Konsep motrafood ini terbukti telah membantu mencukupi kebutuhan gizi masyarakat. Beberapa contoh yang dapat diambil ialah berdirinya unit usaha Republik Telo yang menjual aneka produk olahan ketela pohon. Awalnya ketela pohon hanya dianggap sebagai makanan kelas bawah sehingga pemanfaatannya minim dan tidak dapat didistibusikan ke berbagai daerah, khususnya pelosok-pelosok. Padahal dari segi harga, ketela pohon sangat terjangkau, pun untuk golongan masyarakat marginal. Selain Republik Telo, hal yang sama juga tengah dilakukan untuk mengangkat potensi lokal ubi jalar yang divariasikan produknya menjadi nasi ubi jalar, spaghetti, dan mie. Salah satu kepeloporan pemuda dalam mengentaskan kelaparan dengan basis optimalisasi pangan lokal adalah berdirinya unit usaha Steak Kampoeng Mucuna. Usaha ini cukup menarik karena mencoba mengangkat potensi lokal kara benguk yang awalnya hanya dijadikan tempe di daerah pedalaman jawa timur dan jogja, kemudian didesain menjadi produk meat ekstender sehingga menjangkau pasar yang lebih luas dan menjadi pangan yang bergengsi di wilayah bogor.

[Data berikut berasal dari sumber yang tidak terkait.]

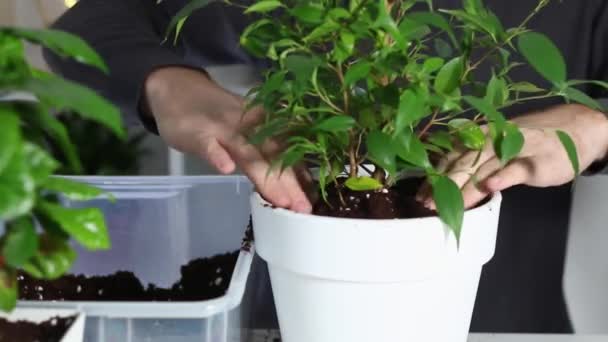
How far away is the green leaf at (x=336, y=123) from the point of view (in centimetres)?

Bukan menjadi suatu masalah letak suatu daerah, baik yang dekat maupun yang jauh dari pusat ibukota. Sebenarnya penentu kesejahteraan suatu daerah bukanlah semata-mata dinilai dari posisinya terhadap pusat kegiatan pemerintahan karena masing-masing daerah mempunyai keunikan termasuk dalam hal pangan lokal. Hanya saja masalahnya apakah sudah tergali dan sudah dioptimalkan potensi yang ada.
Berkaca dari pengalaman masa lalu, pemuda sebagai pelopor perubahan harus melihat permasalahan ini sebagai tantangan dan peluang lantas menindaklanjutinya dengan konsep yang tepat dan sistematis. Konsep Motrafood ini harus diyakini akan membawa perubahan yang fundamental terhadap mindset masyarakat Indonesia terhadap pangan lokal. Dari hal yang sederhana ini, apabila diimplementasikan secara kontinyu dan persisten, maka akan membawa Indonesia lebih baik dan bermartabat. Akhirnya dalam kurun waktu yang terukur Indonesia akan mampu berdaulat pangan seperti pernyataan yang dilontarkan oleh WHO (2000) bahwa negara yang kuat adalah negara yang berdaulat atas pangannya, yaitu negara yang mampu menyuplai kebutuhan pangannya dari potensi lokal negeri sendiri.
Indonesia boleh merujuk kepada bangsa Jepang bagaimana dalam menjaga kultur budaya termasuk makanannya. Bangsa Jepang sangat menghargai pangan lokal tetapi juga sangat kreatif dalam packaging sehingga terkesan modern, nikmat, dan sesuai dengan perkembangan zaman. Hal ini adalah salah satu tiang penyangga kecukupan gizi mereka. Apabila konsep ini dapat diimplementasikan di Indonesia secara menyeluruh, maka masing-masing individu di Indonesia akan berbangga dengan potensi pangan lokal sehingga nilai kebutuhan gizi akan tercukupi bahkan dapat membuka bisnis atau usaha yang akan mengurangi angka kemiskinan yang berarti juga mengurangi orang-orang yang terancam kelaparan di negeri ini.